The Company is authorized to make available, from time to time, tickets to sporting, charity, dining, entertainment or similar events as well as use of corporate suites, club memberships or similar facilities that the company may acquire (“Corporate Development Programs”), for personal use by Company personnel to the extent a Corporate Development Program is not at such time being used exclusively by the Company for business purposes. Eligible personnel include members of the Company’s Board of Directors, executive officers of the Company, and other employees of the Company and its subsidiaries. Any such personal use may be deemed compensation to such persons.

The Company has adopted a policy authorizing the Company to make available, from time to time, any designated vehicle that the Company owns or may acquire (“Designated Vehicles”) for personal use by eligible Company personnel, to the extent the Designated Vehicle is not at such time being used exclusively by the Company for business purposes. Eligible personnel include the Chief Executive Officer and any employees and members of the Company’s Board of Directors authorized by the Chief Executive Officer to use Designated Vehicles. Any such personal use may be deemed compensation to such persons.

The Company is also authorized to acquire the services of one or more drivers for vehicles other than a Company vehicle (such services, “Alternative Car Services”) for personal use by eligible Company personnel. Eligible personnel include the Chief Executive Officer and any employees and members of the Company’s Board of Directors authorized by the Chief Executive Officer to use Alternative Car Services. Any such personal use may be deemed compensation to such persons. The Company has established a policy that the aggregate compensation to all Company personnel as a result of use of Alternative Car Services, together with all associated tax gross-up payments, may not exceed $100,000 in any fiscal year.

From time to time, the Board of Directors may hold meetings and other related activities in various locations for which the Company’s payment of the expenses of Company participants and Company participants’ guests may be deemed compensation to Company participants (“Meeting Activities”).

Each year the Company sponsors a “President’s Club” trip for Company sales and services personnel who have met specified performance criteria as well as certain executive officers and their guests (“President’s Club Events”). Participation in President’s Club Events by Company personnel may be deemed compensation to such persons. The Company has established a policy that the compensation imputed to Mr. Saylor as a result of such participation, excluding any associated tax gross-up payments, may not exceed $20,000 in any fiscal year.
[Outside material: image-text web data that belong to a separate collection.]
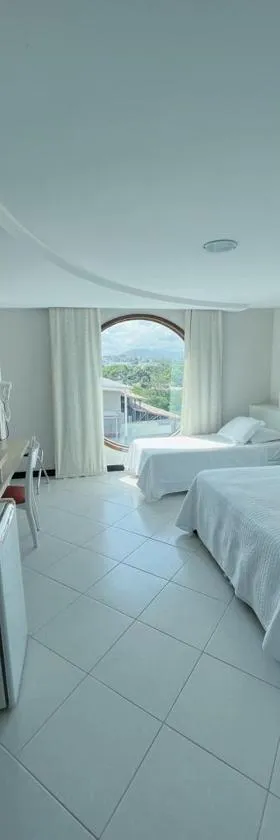 Violeta Meaípe Hotel，位于瓜拉派瑞的酒店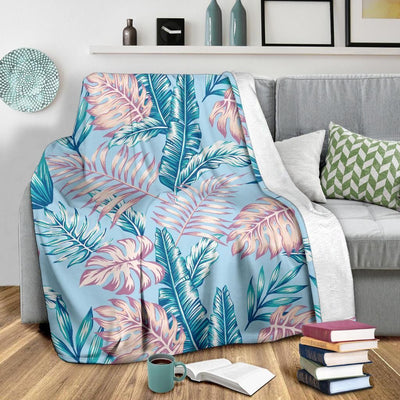 Tropical Flower And Leaves Pattern Print Design Fleece Blanket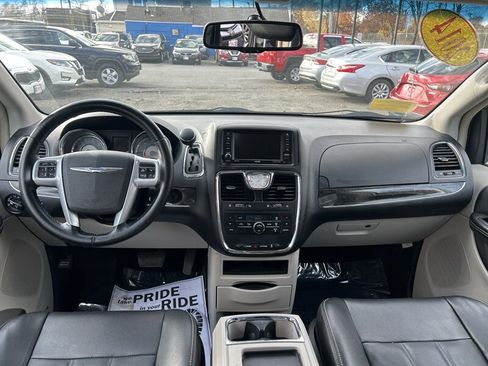 Used 2014 Chrysler Town & Country Touring image 10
In addition, the Company may hold, host or otherwise arrange parties, outings or other similar entertainment events at which Mr. Saylor and Mr. Bansal are permitted to entertain personal guests (“Entertainment Events”) and are paid a tax gross-up for taxes they may incur as a result of such event, as described below. The Company has established a policy that the aggregate incremental cost to the Company of such Entertainment Events (to the extent that they are not Corporate Development Programs) attributable to each of Mr. Saylor and Mr. Bansal, including all tax gross-up payments, may not exceed $50,000 in any fiscal year.

To the extent that personal use of Corporate Development Programs, Designated Vehicles or Alternative Car Services or participation in President’s Club Events, Entertainment Events or Meeting Activities is deemed compensation to an executive officer, the Company pays to (or withholds and pays to the appropriate taxing authority on behalf of) such executive officer a “tax gross-up” in cash, which would approximate the amount of the individual’s (i) federal and state income and payroll taxes on the taxable income associated with such participation or personal use plus (ii) federal and state income and payroll taxes on the taxes that the individual may incur as a result of the payment of taxes by the Company, subject to the aggregate amount limitations described above, if applicable.